Um ponto importante que o filme estabelece é a identificação que Leda passa a ter com Nina. Como uma observadora externa, Leda consegue se identificar com àquela mulher. O primeiro momento em que isso ocorre é no breve sumiço de Elena, a filha de Nina. As memórias de um dia em que Leda perdeu uma de suas filhas começam a assombrá-la. Ela se compadece do sentimento aterrador de perder sua filha, mesmo que por pouco tempo. Posteriormente, Leda percebe que a dificuldade que Nina tem de criar Elena é a mesma que ela teve tempos atrás com suas filhas Bianca e Martha. Até mesmo o relapso e a traição são fatores que ambas as mães compartilham.

A direção de Maggie Gyllenhaal é bastante segura. Apesar de ser sua estreia na direção, a diretora consegue submeter os elementos da linguagem cinematográfica como ferramentas para evocar emoções. A trilha sonora possui um tema principal bastante característico que se repete em momentos pontuais, como o início e o fim. A montagem nos flashbacks da praia configuram um aspecto desesperador. Captando o desamparo que uma mãe teria ao perder uma de suas filhas.

A fotografia também é usada como ferramenta dramática. A preferência por enquadramentos mais fechados nas atrizes promove uma maior intimidade e proximidade do espectador com as personagens. Os closes se estendem também para objetos que possuem um peso dramático na narrativa, como a boneca de Elena. Além dessa proximidade promovida pela fotografia, muitas vezes, a câmera funciona subjetivamente, compartilhamos a visão de Leda e vemos as demais pessoas da praia afastadas.

A submissão da câmera à visão de Leda é explicada pelo protagonismo da personagem. Leda é quem move a trama, tudo se estrutura ao redor dela. A performance de Olivia Colman é desde o primeiro ato excepcional. A atriz parece ter uma facilidade de interpretar pessoas atormentadas por si mesmas. Gyllenhaal também tem uma sorte grande de, já em seu primeiro longa como diretora, contar com uma atriz do calibre de Colman. A Leda de Colman é bastante firme em suas palavras e ações com outras pessoas, mas quando sozinha, ela é vulnerável, ela chora e sente pelo passado. Isso difere a Leda de Colman da Leda de Buckley.

O roteiro se estrutura em duas linhas temporais: o passado e o presente. Nos flashbacks, Jessie Buckley interpreta Leda. A montagem consegue desenvolver bem o que cada memória representa para a Leda do presente. A jovem Leda era um pouco negligente, existia um constante embate de suas aspirações profissionais e acadêmicas com a sua vida de mãe. Mais do que tudo, os flashbacks revelam porquê Leda se identifica com Nina e nos ajudam a entender a Leda, em si. O peso dramático nas sequências do passado é acentuado, a performance de Buckley é responsável por isso.

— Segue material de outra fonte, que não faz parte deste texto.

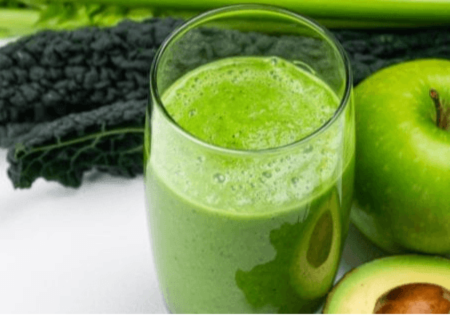 Dr. Anne Berkeley | Elevate Your Well Being: The Role of Functional Medicine and Gut Health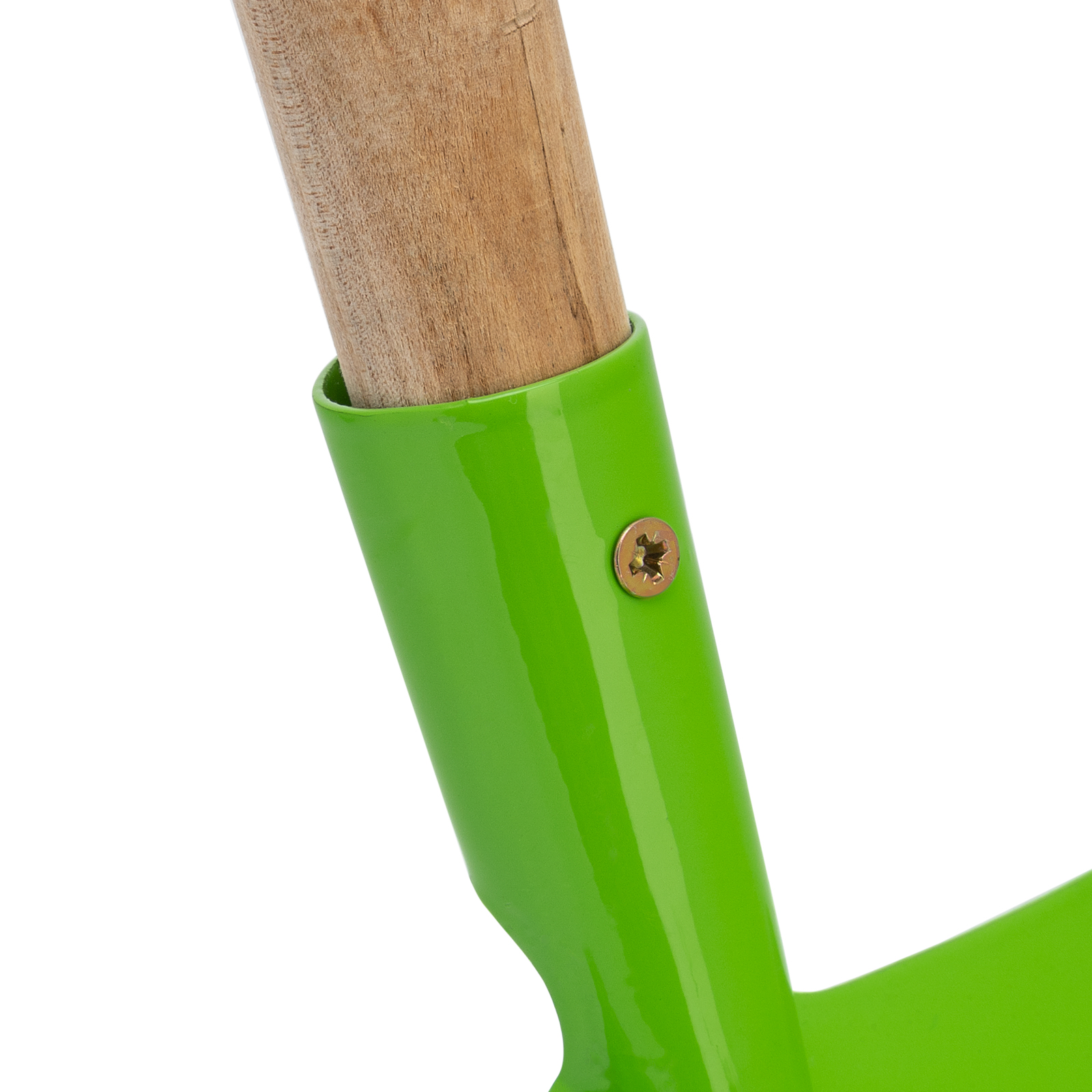 Миниатюра изображения товара 6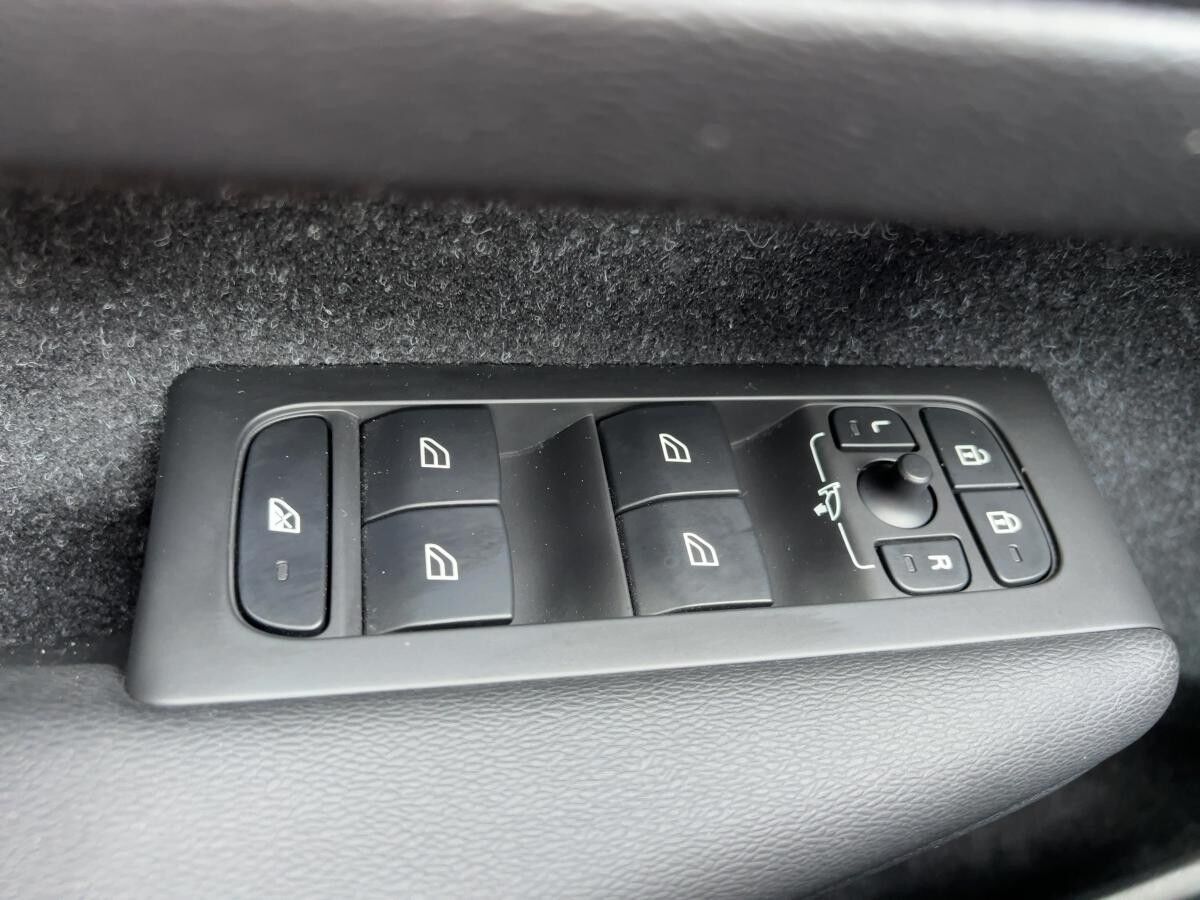 Volvo XC40 T5 TwinEng 2WD Inscription Plug-In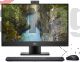 AIO Dell Optiplex 7410 I5-13500T 8Gb 256Gb SSD Win11P 23.8
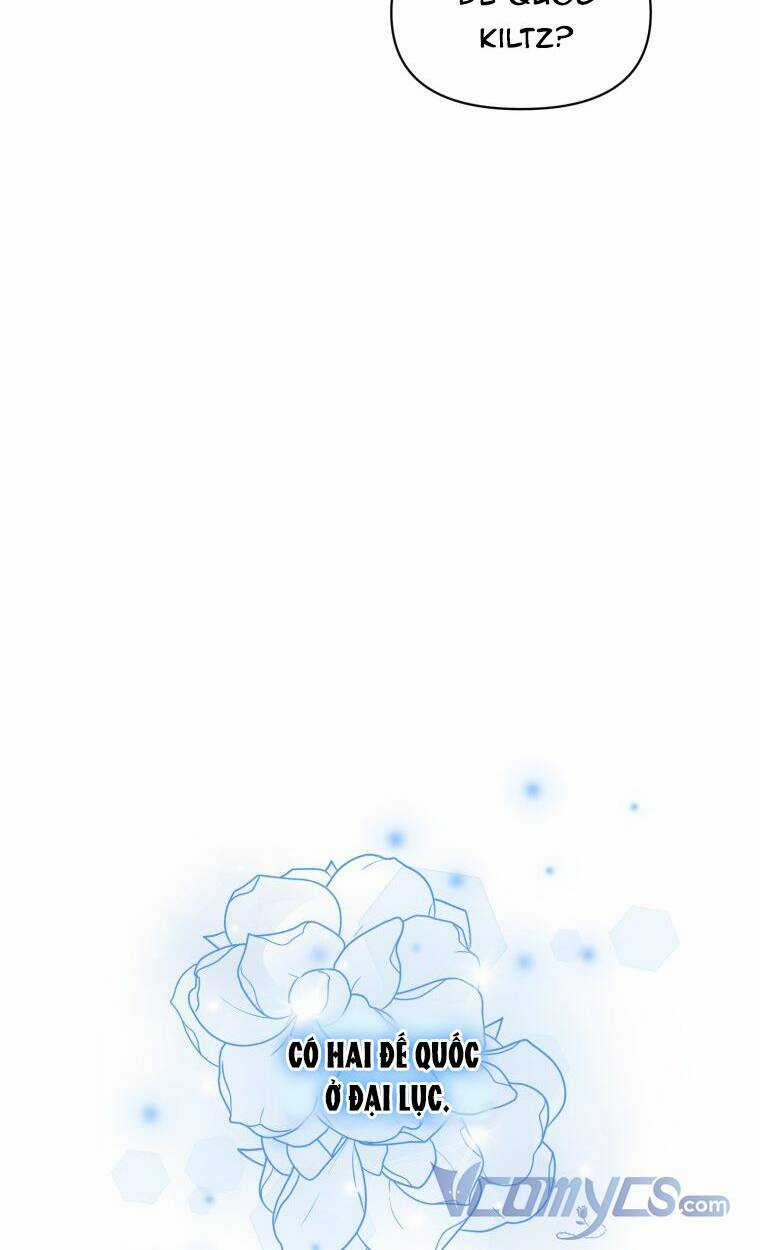 Quý Cô Ngân Hàng - Chapter 3 - Trang 27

A conturbada maternidade de Leda quando jovem causa remorsos e arrependimentos no seu presente. Ao lembrar das dificuldades, Leda tenta se prender aos momentos bons com as filhas, para isso ela usa de alguns amuletos. É simbólico que o principal amuleto seja a boneca de Elena, a qual relembra Leda de um episódio em que ela presenteou suas filhas com uma boneca de sua própria infância. Ela se apega àquele objeto, pois ele reafirma que ela já foi — e ainda é — uma mãe. A boneca é uma guardiã das boas memórias que ela tem de suas filhas. Em certo momento ela diz não se lembrar das filhas, mas ela se nega a lembrar das brigas e da sua incapacidade de lidar melhor com as crianças. As boas memórias se escoram em coisas simples, como um simples descascar de uma laranja.

A Filha Perdida versa sobre as dificuldades de ser mãe. Não são todas as mulheres que conseguem exercer esse papel, pois ele não é fácil. Existe um peso em torno da maternidade, sobretudo nas decisões que Leda tomou quando jovem e como isso afetou a relação com suas filhas. No fundo, todas as pessoas pensam que poderiam ter feito melhor, e Leda não é diferente. Essa reavaliação e revisitação do passado é a força motriz para o drama em A Filha Perdida. O novo filme de Maggie Gyllenhaal possui 2h2min de duração e está disponível na Netflix.